PingDirectory

DNS caching

You can use two global configuration properties to control the caching of host name-to-numeric IP address or DNS lookup results returned from the name resolution services of the underlying operating system.

About this task

Steps

  1. To configure these properties, use the dsconfig tool.

    Global configuration properties and their descriptions
    Global configuration property Description

    network-address-cache-ttl

    Sets the Java system property networkaddress.cache.ttl, and controls the length of time in seconds that a host name-to-IP address mapping can be cached. By default, it keeps resolution results for one hour (3600 seconds). This setting applies to the server and all extensions loaded by the server.

    network-address-outage-cache-enabled

    Caches host name-to-IP address results in the event of a DNS outage.
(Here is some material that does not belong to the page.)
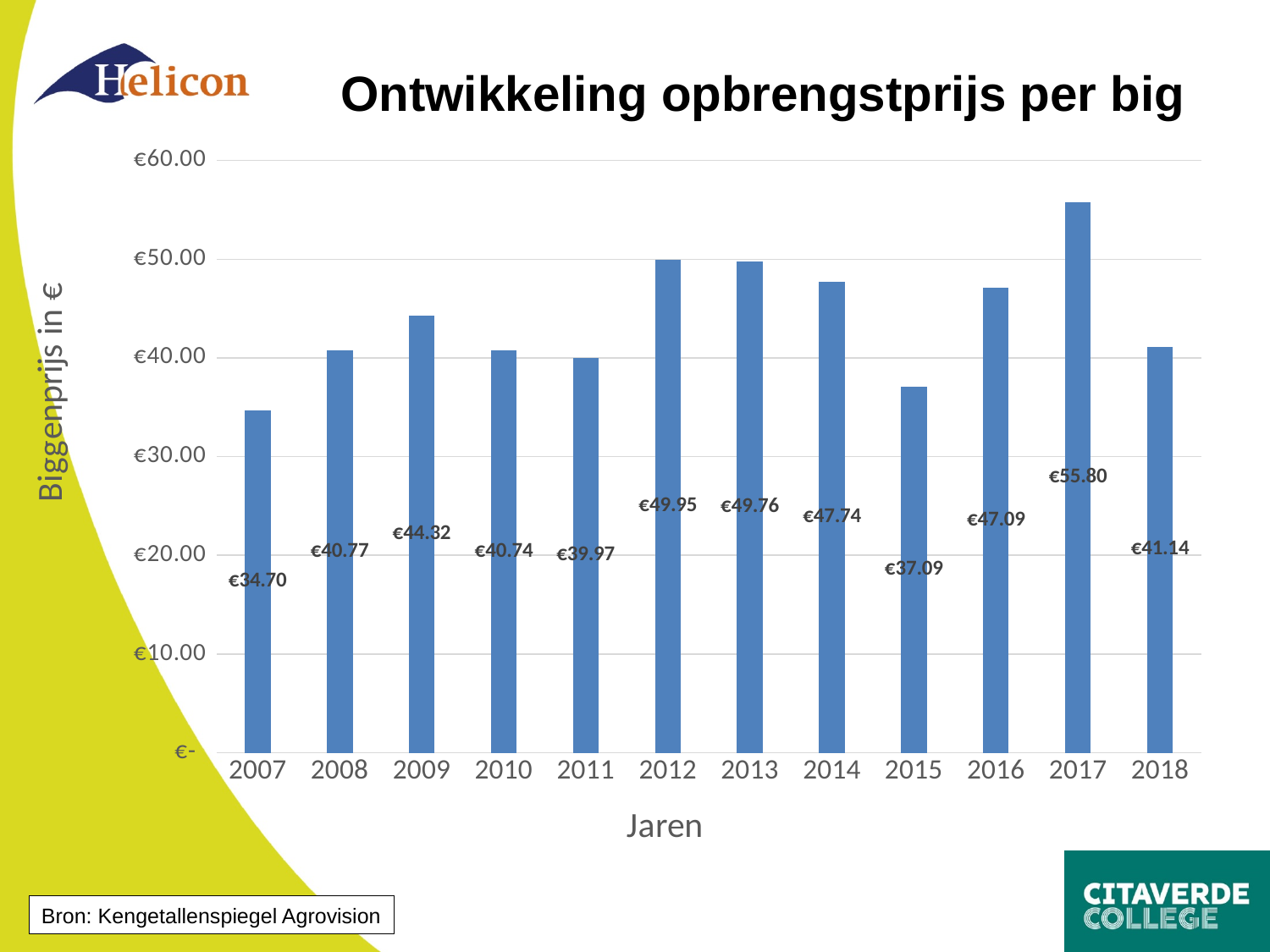
What kind of chart is this? bar chart Is the value for 2017 greater or less than €50.00? greater What is the difference between the values for 2012 and 2011? €9.98 What is the difference between the values for 2017 and 2007? €21.10 Which year has the highest value? 2017 Which year has the lowest value? 2007 What is the value for 2015? €37.09 What is the title of the chart? Ontwikkeling opbrengstprijs per big How many years are shown on the x axis? 12 Which is larger, the value for 2009 or the value for 2016? 2016 What is the value for 2017? €55.80 What is the value for 2007? €34.70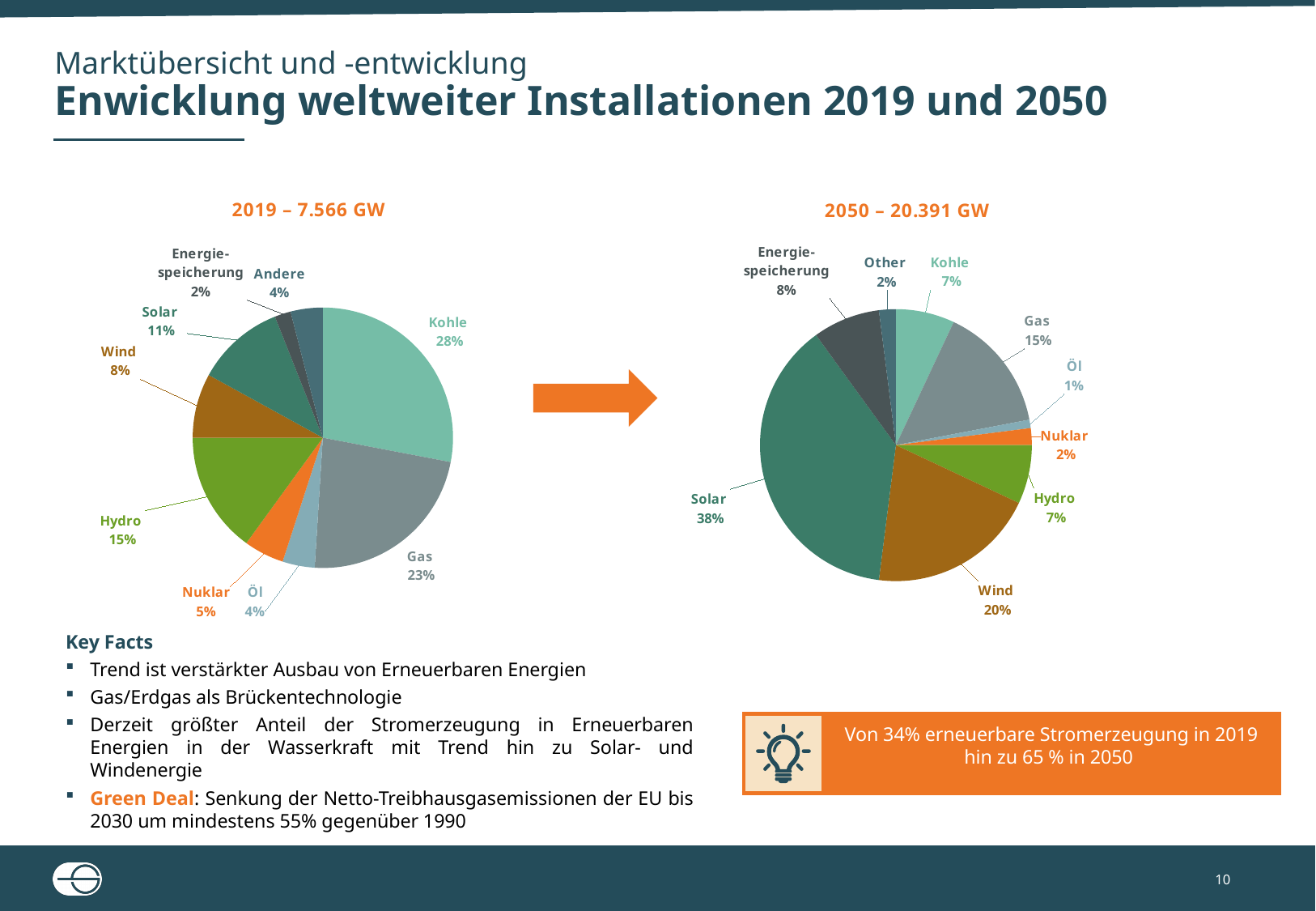
In the 2019 – 7.566 GW pie chart, what share does Kohle have? 28% What is the title of the pie chart on the left side of the slide? 2019 – 7.566 GW In the 2050 – 20.391 GW pie chart, which category has the smallest share? Öl In the 2050 – 20.391 GW pie chart, what is the difference between the shares of Solar and Kohle? 31% In the 2050 – 20.391 GW pie chart, what share does Solar have? 38% In the 2050 – 20.391 GW pie chart, which is larger, the share of Wind or the share of Gas? Wind In the 2050 – 20.391 GW pie chart, what share does Energiespeicherung have? 8% How many categories are shown in the 2019 – 7.566 GW pie chart? 9 In the 2019 – 7.566 GW pie chart, which category has the largest share? Kohle In the 2019 – 7.566 GW pie chart, what is the combined share of Solar and Wind? 19% What kind of chart is used for the 2050 – 20.391 GW data? Pie chart In the 2019 – 7.566 GW pie chart, what is the difference between the shares of Gas and Hydro? 8%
By default, this is set to true, meaning name resolution results are cached. Unexpected service interruptions might occur during planned or unplanned maintenance, network outages, or an infrastructure attack. This cache can allow the server to function during a DNS outage with minimal impact. This cache is not available to server extensions.

  2. To reduce delays caused by unnecessary DNS lookups, follow these recommendations:

    1. Maintain a connection pool in the client app rather than opening new connections for each bind.

    2. Add appropriate records to DNS, including PTR records.

    3. Add options timeout:1 or options single-request in the /etc/resolv.conf file.

    4. If IPv6 requests are causing issues, add -Djava.net.preferIPv4Stack=true to the start-server.java-args line in server’s config/java.properties file, so that running bin/dsjavaproperties and restarting the server no longer issues IPv6 PTR requests.